Billionaire investor Carl C. Icahn has notified Genzyme Corp that he will nominate four candidates -- including himself -- for seats on its board, placing the Cambridge biotechnology company in the crosshairs of one of the nation's most feared corporate raiders.
The move, disclosed by the company today, increases the pressure on Genzyme as it labors to regain its footing after a series of costly setbacks last year. They included the discovery of a virus that forced a temporary shutdown of the Allston Landing plant where it makes two of its best-selling drugs for rare genetic disorders.
Icahn won two seats on the board of Genzyme's Kendall Square neighbor Biogen Idec Inc. last June, and pushed successfully for the resignation of its chief executive, James C. Mullen. Icahn has been slowly accumulating shares of Genzyme as they fell more than 20 percent over the past year. He boosted his stake in Genzyme to 4.8 million shares, just under 2 percent of the company, during the fourth quarter of 2009, according to a recent regulatory filing.
Genzyme responded to Icahn's move yesterday by issuing a statement pointing to a number of steps it has taken to shore up its business and put its production problems behind it, including senior management and board changes. "Our actions demonstrate that we are open and responsive to shareholder input, and we welcome a constructive dialogue with Mr. Icahn," Henri Termeer, the chief executive of Genzyme, said in the statement.
Termeer was not available for comment yesterday, while Icahn and his associates did not return calls to his New York office.
In an interview last month, Termeer was asked about Icahn's purchases of Genzyme stock. "Carl is in it for the investment," he said. "Our stock has been trading down. He made an investment, like a lot of other people. He will get a good return on it... His most important thing is not to create real disruption, it's to create a return. And if he studies it, he will find the best way to create real return is to let us recover."
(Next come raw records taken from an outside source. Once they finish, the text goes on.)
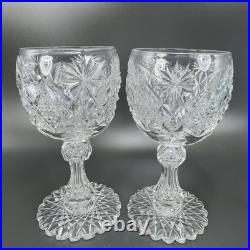 American Brilliant Period Cut Glass Goblet W Hobstar Scallop Cut Foot Heavy Set2
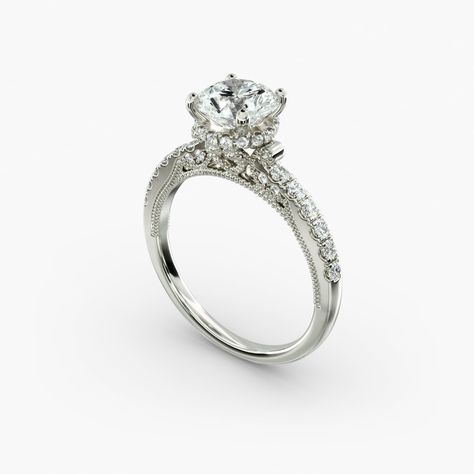 Pave diamond engagement rings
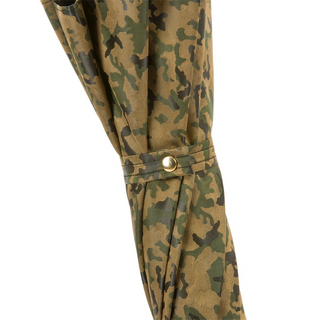 Camouflage automatic leather handle handmade Italian men's umbrella top view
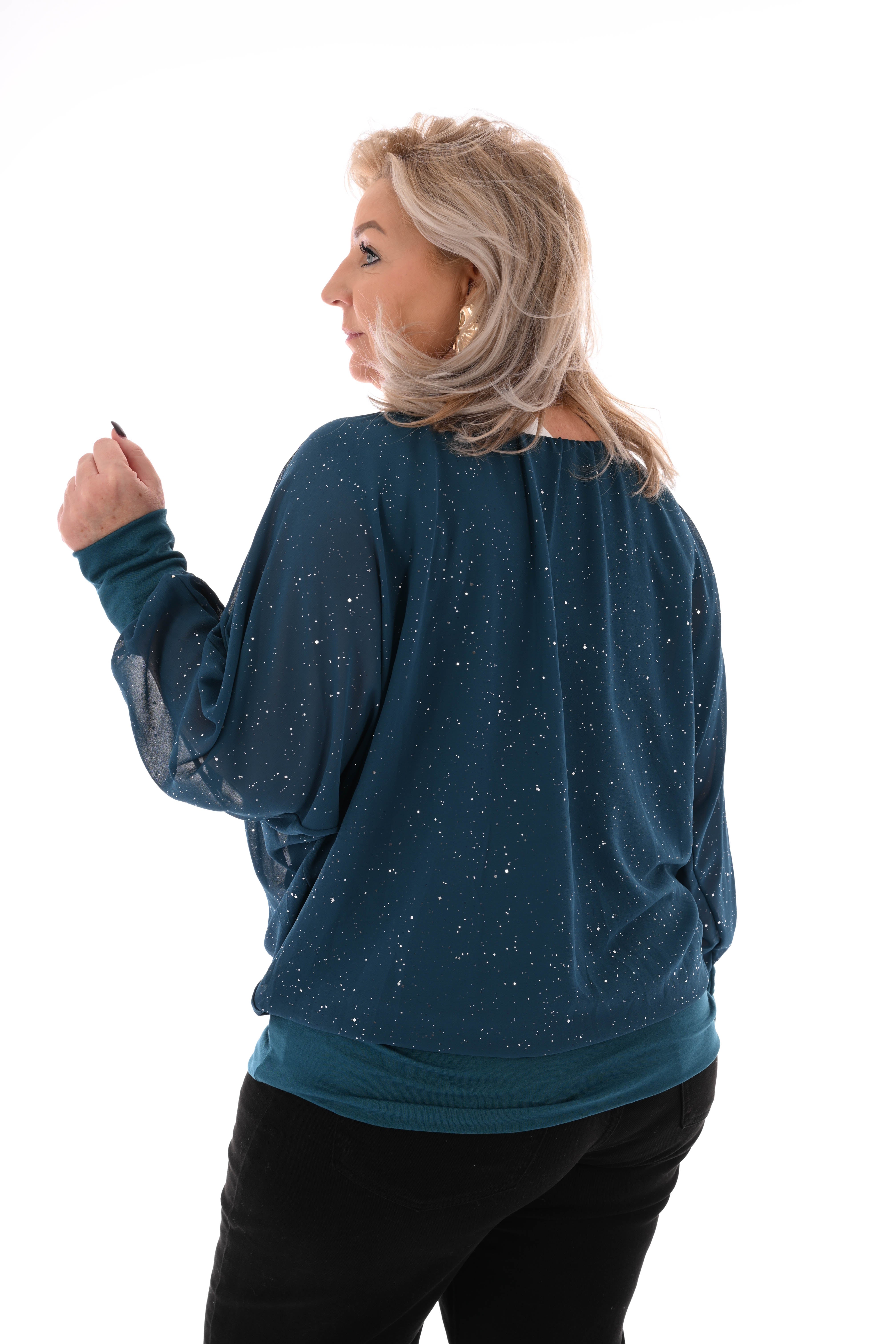 Ballon top lange mouwen glitter petrol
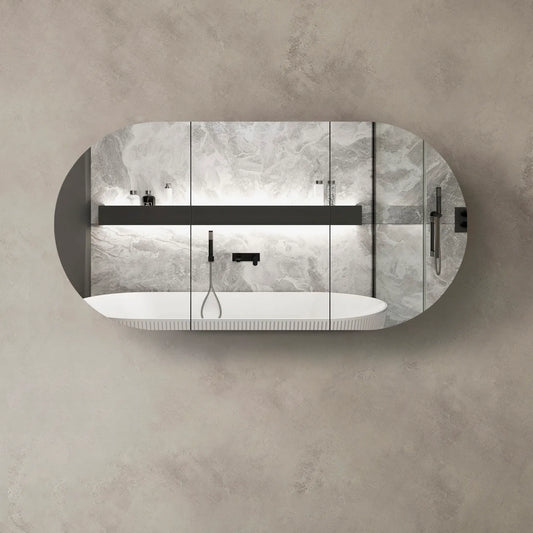 Bondi Black Oak Shaving Cabinet - 1800x900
Since the 1970s, when he first rose to prominence as a corporate raider, Icahn has been known for purchasing large or controlling interests in companies ranging from RJR Nabisco to Trans World Airlines to, more recently, New York biotechnology company ImClone Systems. He then has often used his clout to replace top management and break up or sell the companies, typically for a substantial profit. Today, Jeffrey Buchalter, chief executive of Enzon Pharmaceuticals Inc. in Bridgewater, N.J., resigned after being pressured by Icahn to divest company assets.
Shares of Genzyme edged up 7 cents to $56.04 in Nasdaq composite trading today, a gain of 0.1 percent.
Even if all four of his hand-picked candidates are elected as Genzyme directors at the company's May 20 annual shareholders meeting, Icahn would control less than half of the nine-member board. All nine seats are up for re-election, and the company has yet to nominate its own slate of candidates. Icahn did not disclose his intentions yesterday, but the fact that he is seeking only four seats suggests he is not trying to take over the company this year.
"Carl Icahn is in the business of trying to get a return on his investment," said John L. Sullivan, director of research for health care investment bank Leerink Swann in Boston. "He probably has decent business advice for most CEOs, but that doesn't mean he deserves four seats on the Genzyme board. Genzyme's problems in the manufacturing area are well known, but it's taking steps to improve its operations."